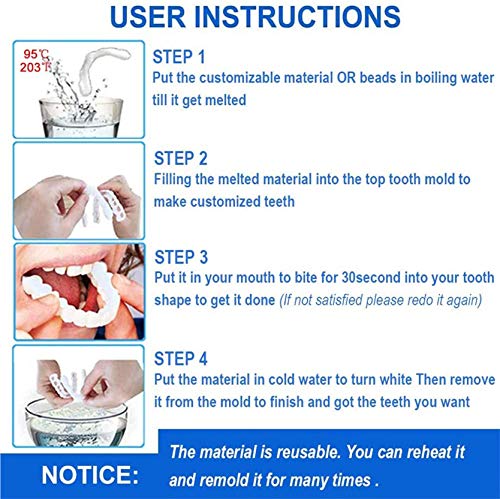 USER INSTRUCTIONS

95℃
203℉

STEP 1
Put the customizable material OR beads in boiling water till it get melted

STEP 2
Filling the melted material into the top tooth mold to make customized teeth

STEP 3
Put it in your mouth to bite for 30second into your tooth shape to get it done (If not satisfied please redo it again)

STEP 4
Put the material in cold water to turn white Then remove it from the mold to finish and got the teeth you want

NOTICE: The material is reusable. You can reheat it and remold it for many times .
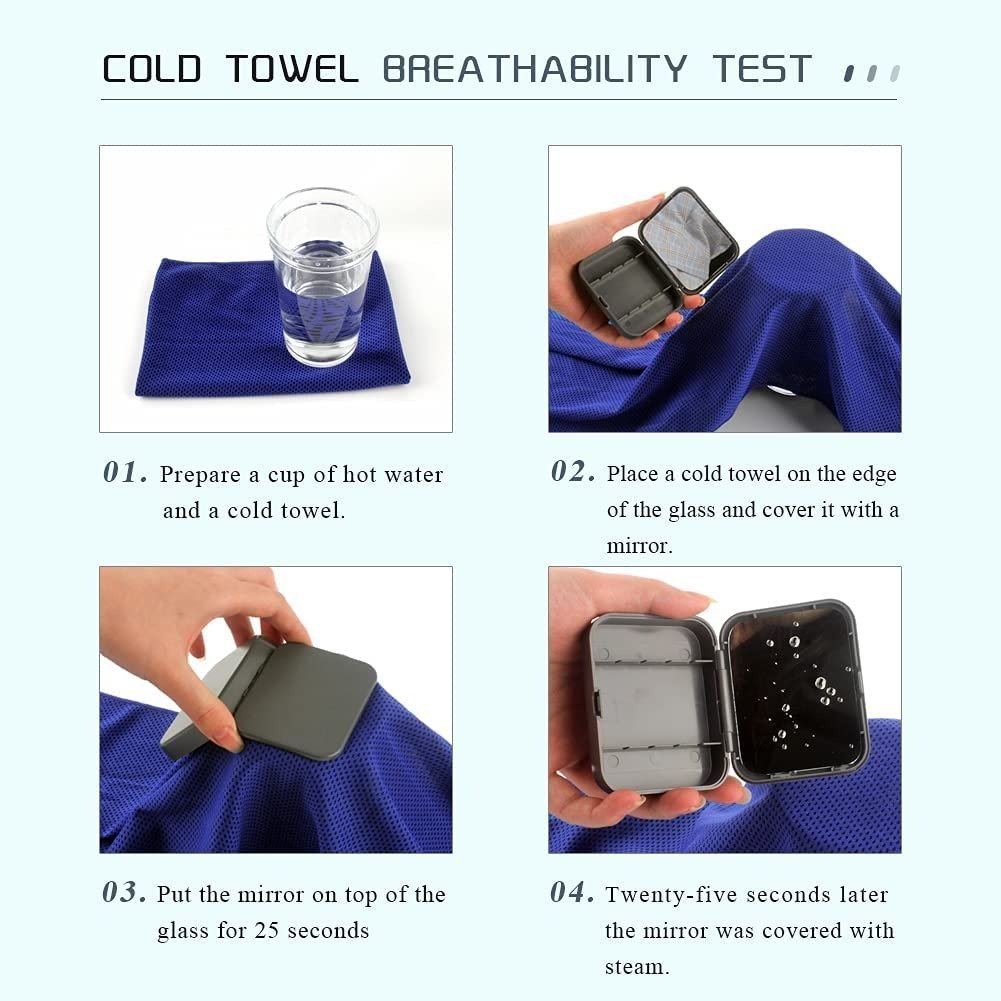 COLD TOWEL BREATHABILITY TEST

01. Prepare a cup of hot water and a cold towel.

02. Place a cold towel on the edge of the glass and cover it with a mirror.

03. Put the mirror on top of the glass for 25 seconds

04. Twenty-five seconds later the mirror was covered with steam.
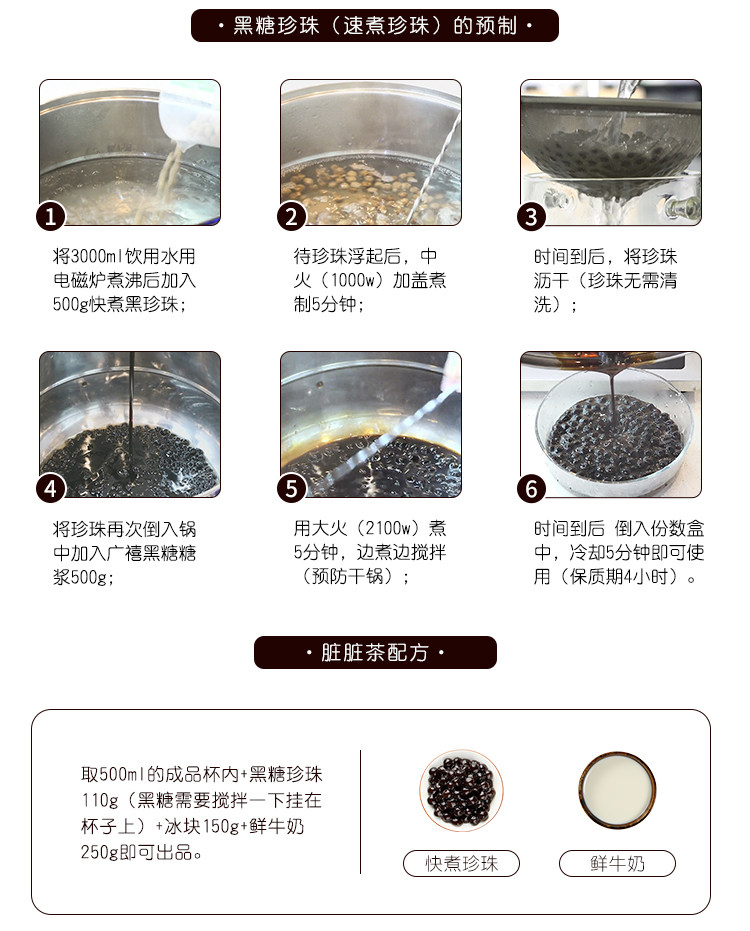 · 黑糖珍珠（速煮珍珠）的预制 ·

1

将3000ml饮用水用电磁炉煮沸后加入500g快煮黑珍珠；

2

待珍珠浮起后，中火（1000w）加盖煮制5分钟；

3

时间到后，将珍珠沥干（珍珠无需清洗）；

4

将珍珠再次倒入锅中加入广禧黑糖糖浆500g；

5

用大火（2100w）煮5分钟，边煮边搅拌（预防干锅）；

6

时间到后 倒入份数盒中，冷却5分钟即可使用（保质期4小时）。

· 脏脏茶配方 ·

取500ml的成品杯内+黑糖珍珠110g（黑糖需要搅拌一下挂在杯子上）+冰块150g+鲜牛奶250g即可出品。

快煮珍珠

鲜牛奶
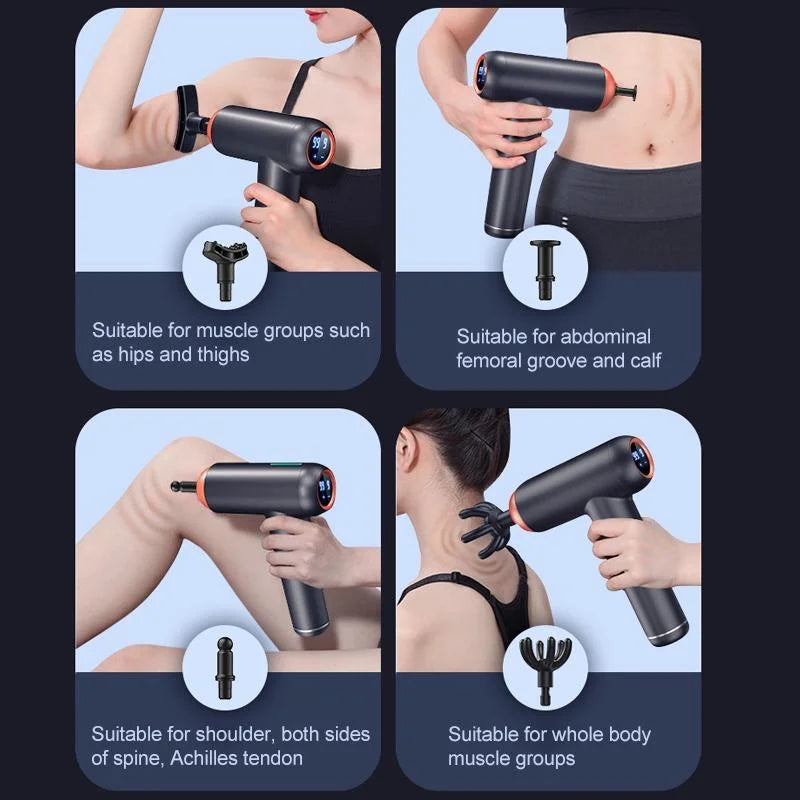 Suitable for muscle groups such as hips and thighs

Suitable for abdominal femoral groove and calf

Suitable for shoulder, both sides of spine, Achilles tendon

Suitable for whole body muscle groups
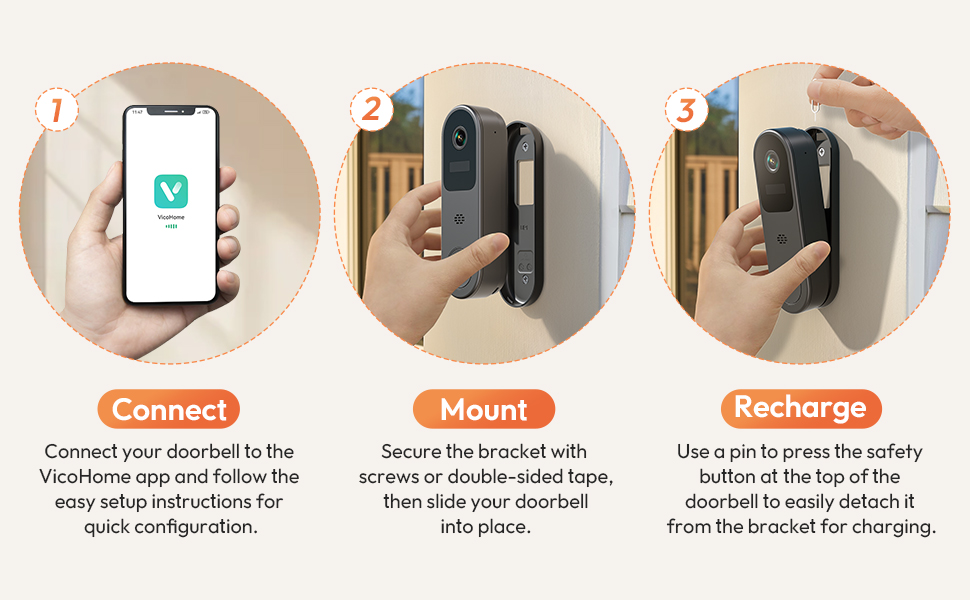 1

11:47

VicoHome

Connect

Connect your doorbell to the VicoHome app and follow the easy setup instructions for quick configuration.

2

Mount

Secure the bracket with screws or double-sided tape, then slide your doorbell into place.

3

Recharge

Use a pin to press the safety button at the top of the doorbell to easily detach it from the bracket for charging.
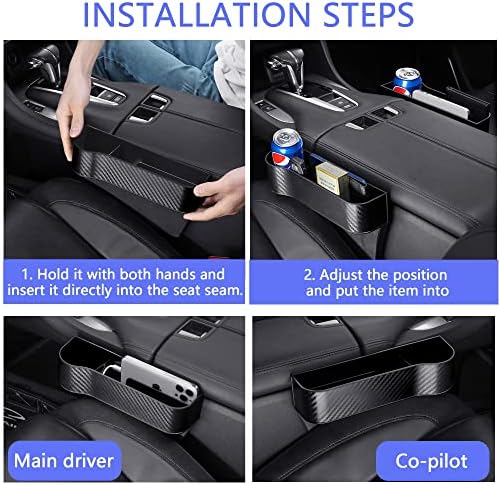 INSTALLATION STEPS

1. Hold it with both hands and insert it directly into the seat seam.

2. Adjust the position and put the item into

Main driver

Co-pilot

——————————

> [Exercise directions]: All lines in the preceding records that hold the word "water" need to be copied.

> [Written response]:
Put the customizable material OR beads in boiling water till it get melted
Put the material in cold water to turn white Then remove it from the mold to finish and got the teeth you want
01. Prepare a cup of hot water and a cold towel.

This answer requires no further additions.